Flink kletterte Yue eine Mauer hoch, die eigentlich dazu gedacht war, die Armut der Hafenviertel aus der Innenstadt heraus zu halten, lief einige Meter darauf entlang und erklomm dann ein kleines, schäbiges Steinhaus. Eine kümmerliche Rauchfahne kringelte sich aus dem schmalen Schornstein hervor und das Dach unter den Füßen des Mädchen war zwar glitschig vom Sprühregen, aber warm.
Zu gerne hätte Yue sich die Annehmlichkeit gegönnt, eine Pause zu machen, doch sie eilte weiter, sprang über eine schmutzige, gut 6 Meter breite Straße auf das gegenüberliegende Dach und ließ sich dann in eine dunkle, aber saubere Sackgasse hinab, um dort blitzschnell im Schatten zu verschwinden und auf ihren Arbeitgeber zu warten.
Kaum eine viertel Stunde später tauchte dieser tatsächlich auf, womit er Yue kürzer warten ließ als sonst.
Der Auftrag musste wohl sehr dringend sein.
Seinen kugelrunden Wanst vor sich her schiebend stampfte er um die Ecke und Yue fürchtete einige Herzschläge lang, der rotnasige Mann würde in dem schmalen Weg stecken bleiben, doch er schaffte es unversehrt.

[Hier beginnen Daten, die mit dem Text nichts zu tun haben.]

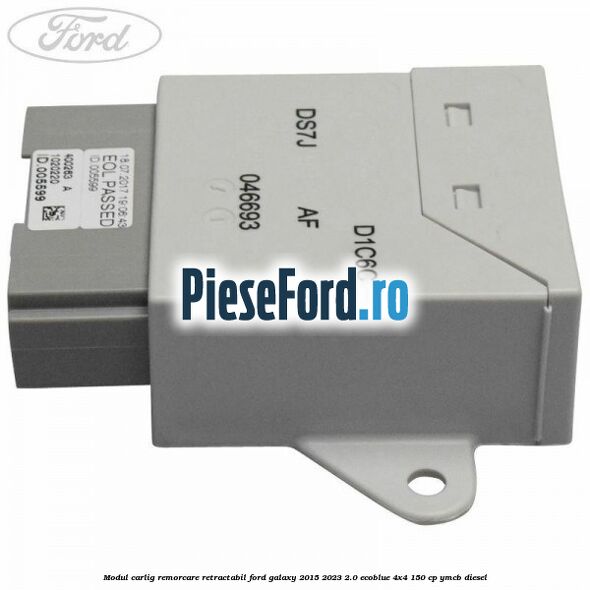 Modul carlig remorcare retractabil Ford Galaxy 2015-2023 2.0 EcoBlue 4x4 150 cp Modul carlig remorcare retractabil Ford Galaxy 2015-2023 2.0 EcoBlue 4x4 150 cp YMCB diesel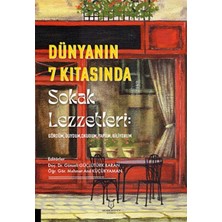 TeknoKapsül Dünyanın 7 Kıtasında Sokak Lezzetleri: Gördüm, Duydum, Okudum, Yaptım, Biliyorum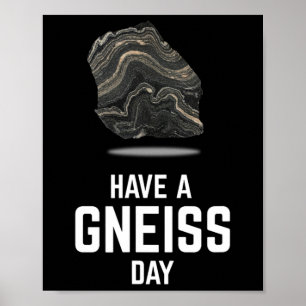 Neem een Gneiss Day geoloog Earth Granite T-shirt Poster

Yue trat aus dem schützenden Dunkel hervor und deute eine spöttische Verbeugung an. „Mein Auftrag?", fragte sie unumwunden und erwiderte den Blick ihres Gegenübers aus ihren leuchtenden Augen. Für einen kurzen Moment sah sie seine Abneigung und Abscheu in seiner Miene aufblitzen, doch er hatte seine Gesichtszüge sofort wieder unter Kontrolle.

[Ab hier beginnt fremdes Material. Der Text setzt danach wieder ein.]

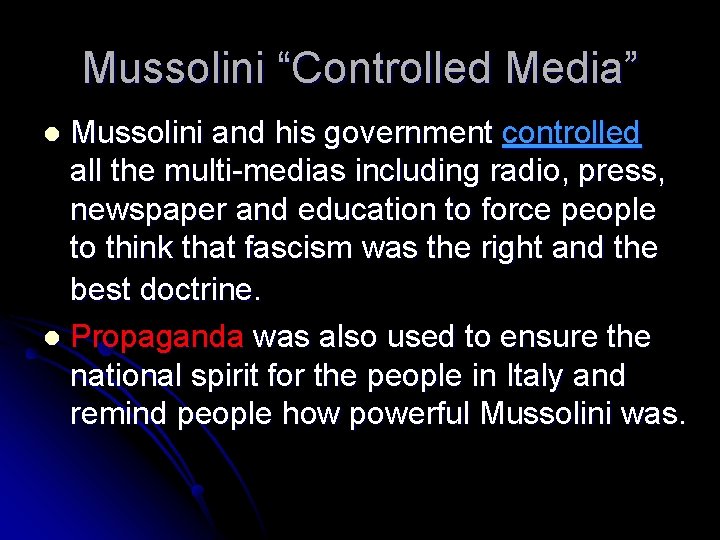 Mussolini “Controlled Media” Mussolini and his government controlled all the multi-medias including radio, press,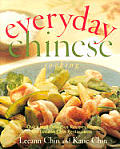 Everyday Chinese Cooking Quick & Delicious Recipes from the Leeann Chin Restaurants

Ohne den Blickkontakt zu brechen, zog der Mann einen Siegelring aus einer Tasche seiner goldverzierten Weste und hielt ihn hoch. „Du sollst bloß ein einfaches Pergament stehlen, dessen Siegel auf diesen wunderbaren Ring passt. Eine Kleinigkeit für dich, nicht wahr?" Ein fast teuflisches Grinsen verzerrte sein fleischiges Gesicht, als Yue zaghaft nickte.